(Given records begins)

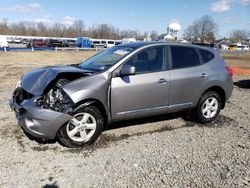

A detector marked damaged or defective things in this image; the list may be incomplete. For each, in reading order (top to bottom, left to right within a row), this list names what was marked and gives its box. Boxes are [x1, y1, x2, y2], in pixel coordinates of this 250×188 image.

crumpled front end [10, 81, 74, 140]
damaged nissan rogue [9, 41, 232, 148]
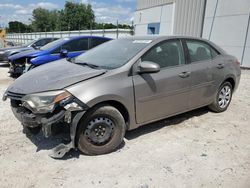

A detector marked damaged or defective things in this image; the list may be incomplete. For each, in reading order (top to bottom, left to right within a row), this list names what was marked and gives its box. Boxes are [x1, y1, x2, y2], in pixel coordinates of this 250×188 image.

broken headlight [21, 90, 71, 114]
front bumper damage [3, 92, 89, 159]
damaged front bumper [5, 92, 89, 159]
exposed wheel well [90, 101, 129, 129]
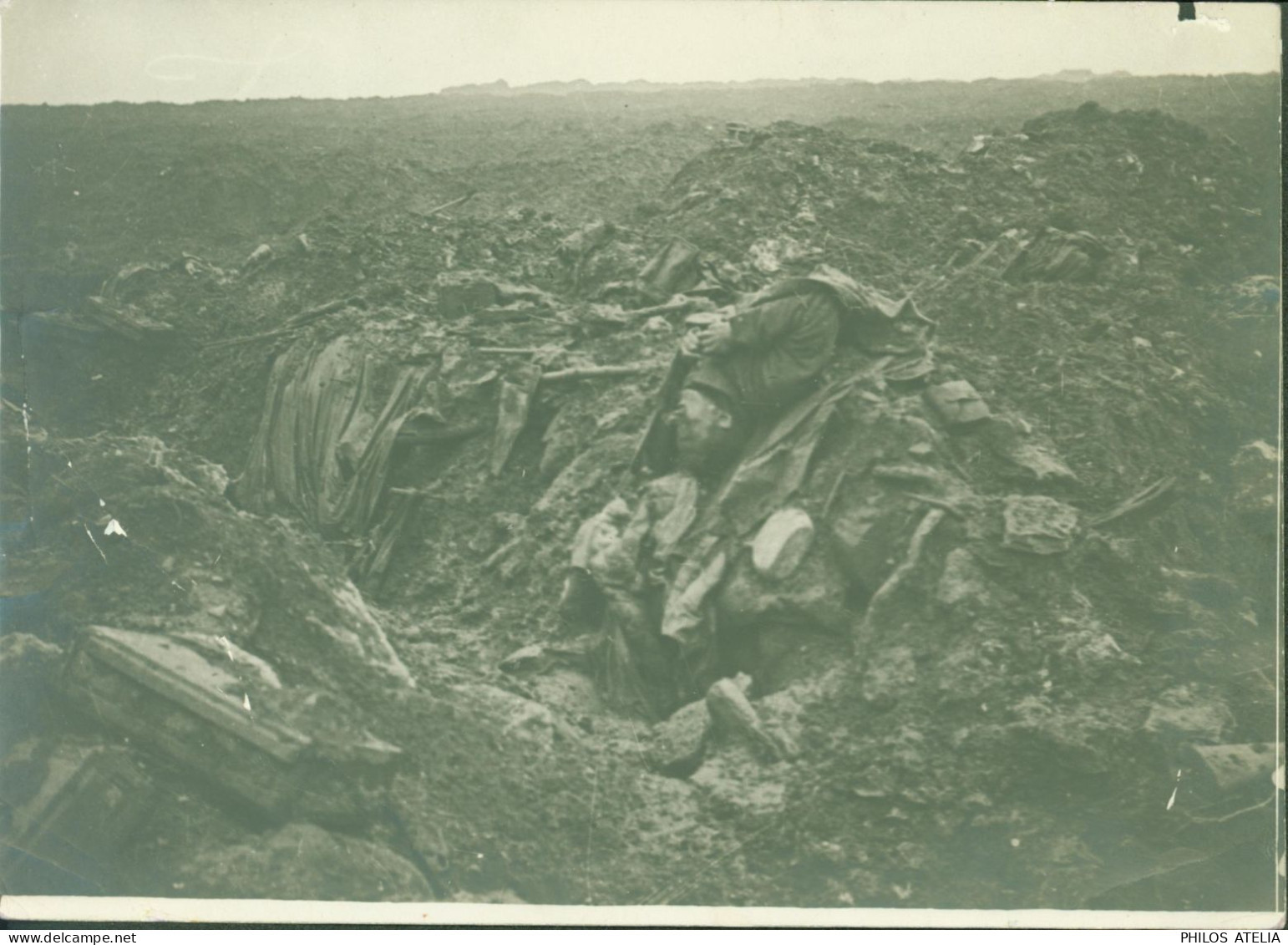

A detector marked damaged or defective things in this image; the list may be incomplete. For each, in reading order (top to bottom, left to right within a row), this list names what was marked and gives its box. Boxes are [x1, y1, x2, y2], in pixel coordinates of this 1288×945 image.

broken wooden board [60, 626, 399, 825]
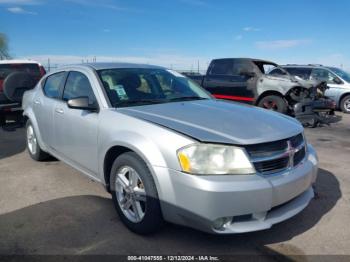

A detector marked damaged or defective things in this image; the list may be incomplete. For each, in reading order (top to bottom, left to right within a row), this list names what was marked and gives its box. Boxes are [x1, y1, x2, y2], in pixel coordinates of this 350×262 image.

wrecked suv [189, 58, 336, 126]
damaged vehicle [190, 58, 338, 126]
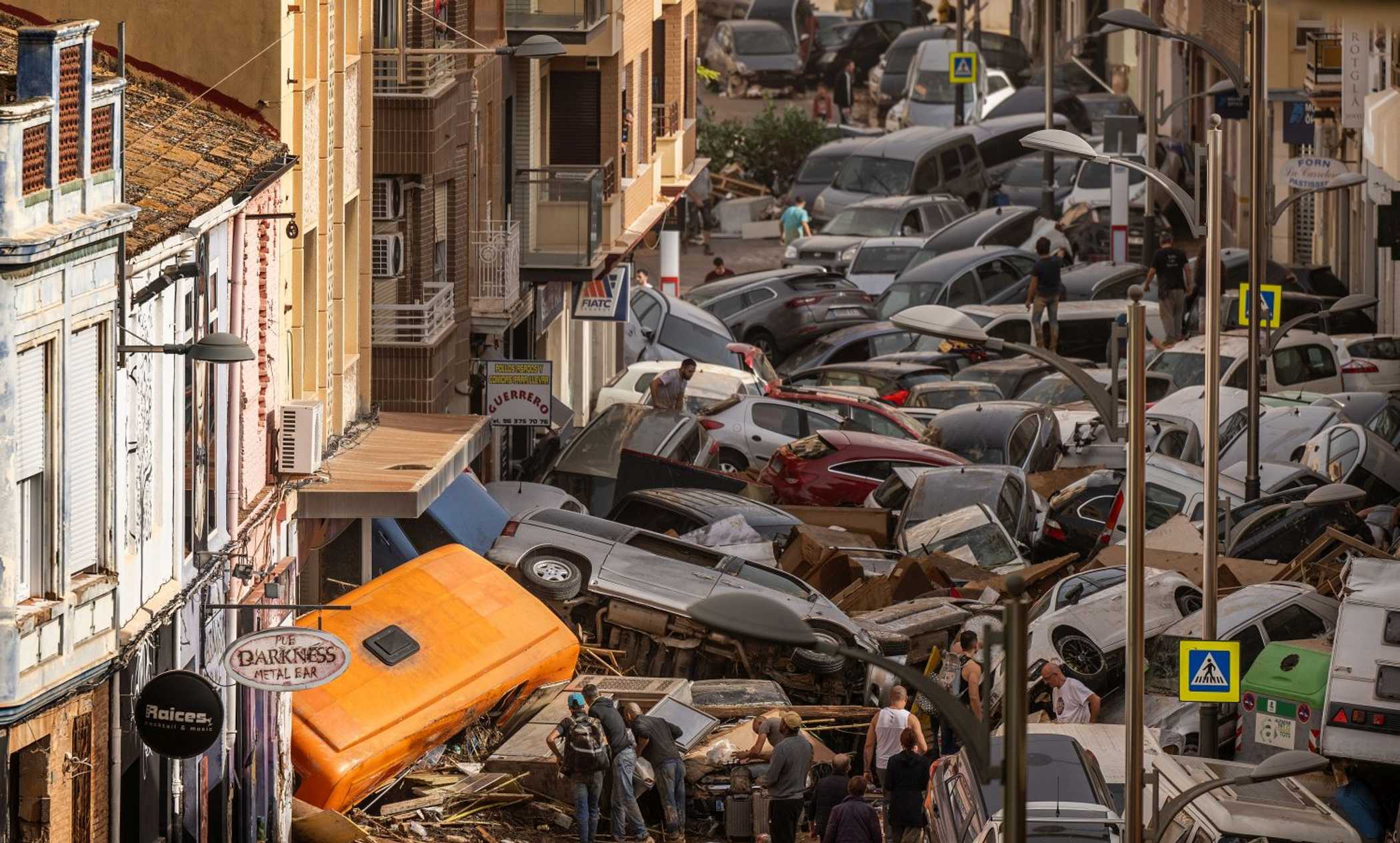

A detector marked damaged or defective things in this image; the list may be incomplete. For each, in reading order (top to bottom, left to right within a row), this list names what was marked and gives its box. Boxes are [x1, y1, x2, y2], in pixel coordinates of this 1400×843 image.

overturned orange van [289, 540, 579, 812]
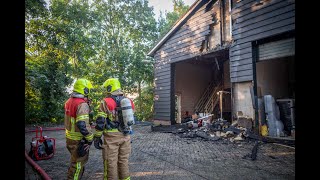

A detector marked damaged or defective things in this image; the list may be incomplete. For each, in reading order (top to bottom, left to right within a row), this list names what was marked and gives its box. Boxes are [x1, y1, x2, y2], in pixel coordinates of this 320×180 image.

charred wood debris [151, 113, 294, 161]
pile of burnt debris [150, 114, 296, 147]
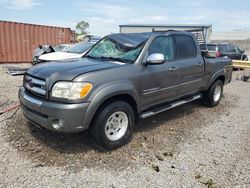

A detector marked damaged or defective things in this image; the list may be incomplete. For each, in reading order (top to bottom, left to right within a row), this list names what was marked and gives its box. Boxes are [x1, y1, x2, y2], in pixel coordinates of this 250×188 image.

rusted metal panel [0, 20, 76, 63]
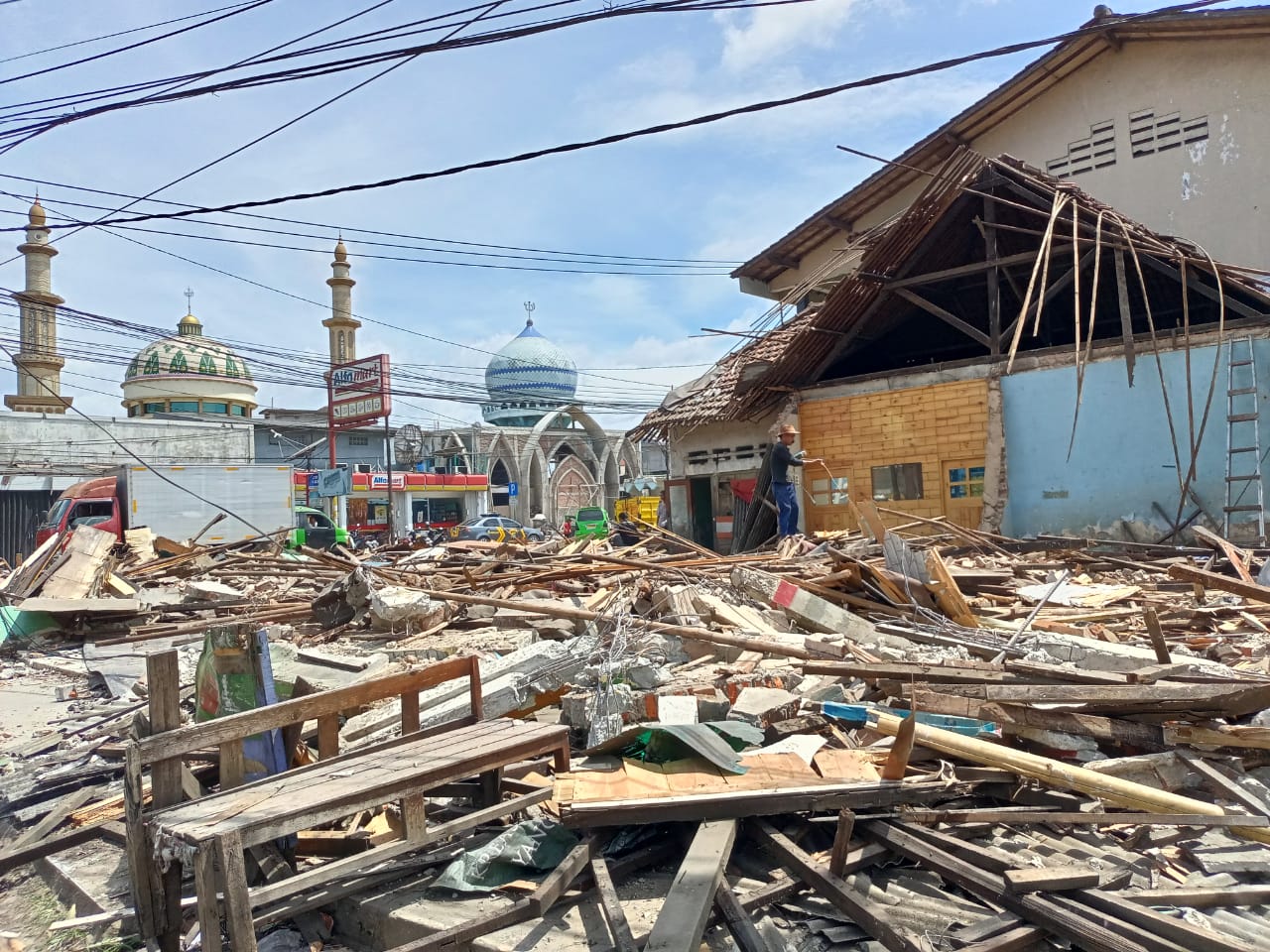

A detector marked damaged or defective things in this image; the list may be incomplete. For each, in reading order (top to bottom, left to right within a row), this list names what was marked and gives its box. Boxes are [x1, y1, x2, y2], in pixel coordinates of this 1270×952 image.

broken wooden plank [645, 822, 736, 952]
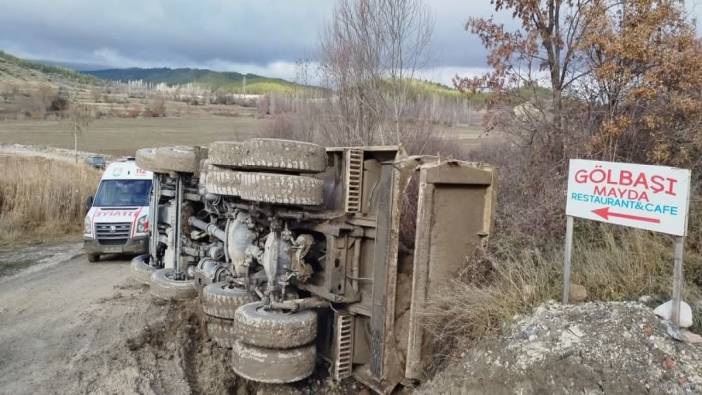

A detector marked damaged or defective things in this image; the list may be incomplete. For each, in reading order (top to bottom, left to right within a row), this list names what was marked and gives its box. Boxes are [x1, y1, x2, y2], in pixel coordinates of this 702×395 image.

overturned truck [132, 139, 496, 392]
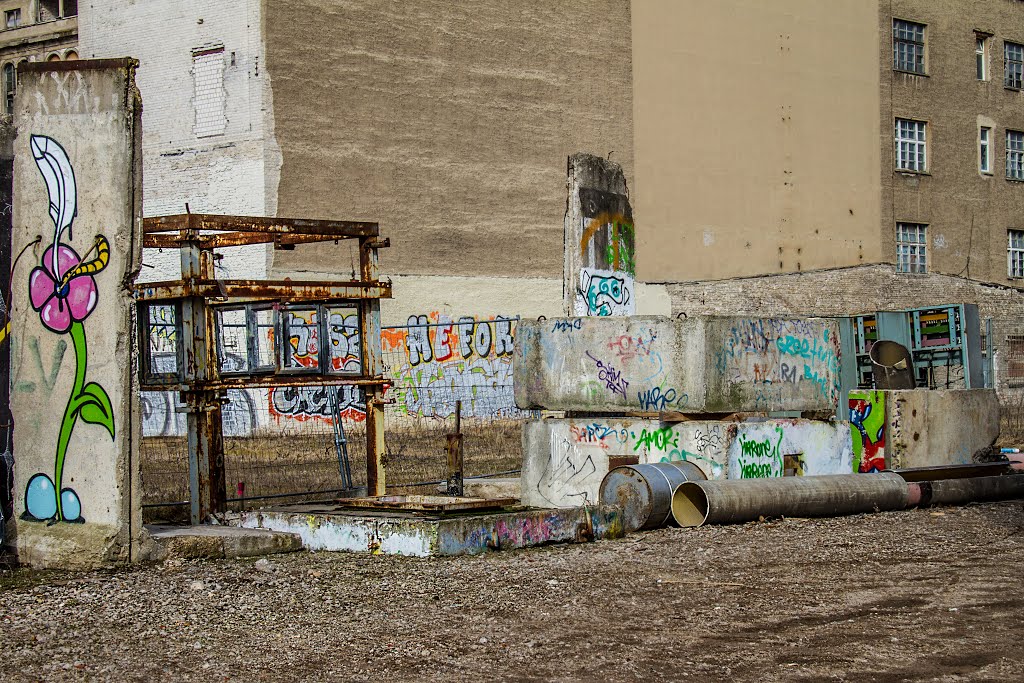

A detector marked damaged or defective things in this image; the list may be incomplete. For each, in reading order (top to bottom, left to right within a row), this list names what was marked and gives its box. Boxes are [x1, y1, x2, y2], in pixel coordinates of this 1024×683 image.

(Given records ends)

**Exercise details**
An exact restatement of every record is required. Omit the images.

**Solution to this exercise**
A detector marked damaged or defective things in this image; the list may be incomplete. For each, in reading order (top to bottom, left to right within a row), this list names what was marked and gives its box. Boxes are [x1, y1, x2, y2], in pixel coordinates of this 250×188 image.

crumpled front end [10, 81, 74, 140]
damaged nissan rogue [9, 41, 232, 148]

A detector marked damaged or defective things in this image; the list may be incomplete. For each, in reading order (top to bottom, left to right within a row), this list names what was marked and gives its box. Boxes are [x1, y1, x2, y2], in pixel coordinates of this 250×188 image.

broken headlight [21, 90, 71, 114]
front bumper damage [3, 92, 89, 159]
damaged front bumper [5, 92, 89, 159]
exposed wheel well [90, 101, 129, 129]

A detector marked damaged or defective things in this image; the list may be incomplete. For each, in reading order (top to bottom, left to right within a row), this list names what was marked and gives its box. Boxes are [x1, y1, x2, y2], in pixel coordinates of this 1288×945 image.

broken wooden board [60, 626, 399, 825]

A detector marked damaged or defective things in this image; the list may be incomplete. For each, in reading order (top to bottom, left to right within a row), this list names what was marked and gives its box. Boxes are [x1, y1, x2, y2], in pixel coordinates of this 350×262 image.

wrecked suv [189, 58, 336, 126]
damaged vehicle [190, 58, 338, 126]

A detector marked damaged or defective things in this image; the list may be incomplete. For each, in reading order (top to bottom, left to right within a row), this list names what was marked and gives its box. Boxes are [x1, y1, x2, y2], in pixel coordinates of this 1400×843 image.

overturned orange van [289, 540, 579, 812]

A detector marked damaged or defective things in this image; the list may be incomplete. For each, in reading order (top to bottom, left to right within a row), this list names what was marked and gives its box. Boxes are [x1, y1, x2, y2], in pixel coordinates of this 320×180 image.

charred wood debris [151, 113, 294, 161]
pile of burnt debris [150, 114, 296, 147]

A detector marked damaged or defective things in this image; the list may be incomplete. For each, in reading order (top to bottom, left to right within a row), this list names what was marked and gives its box. Boxes are [x1, y1, x2, y2], in pixel coordinates of this 250×188 image.

rusted metal panel [0, 20, 76, 63]

A detector marked damaged or defective things in this image; the list may be incomplete. For each, in reading order (top to bottom, left to right within a row), this list names what was marked and gives its box. Boxes are [x1, y1, x2, y2], in pixel coordinates of this 1270×952 image.

broken wooden plank [645, 822, 736, 952]

A detector marked damaged or defective things in this image; the list may be incomplete. For each, in reading order (top to bottom, left to right within a row), this list names what was marked and gives its box. Boxes are [x1, y1, x2, y2], in pixel coordinates of this 702×395 image.

overturned truck [132, 139, 496, 392]

A detector marked damaged or defective things in this image; the list may be incomplete. For each, in reading order (top to bottom, left to right within a row), this list names what was marked and gives its box. Boxes are [x1, y1, x2, y2], in pixel coordinates of this 1024×683 image.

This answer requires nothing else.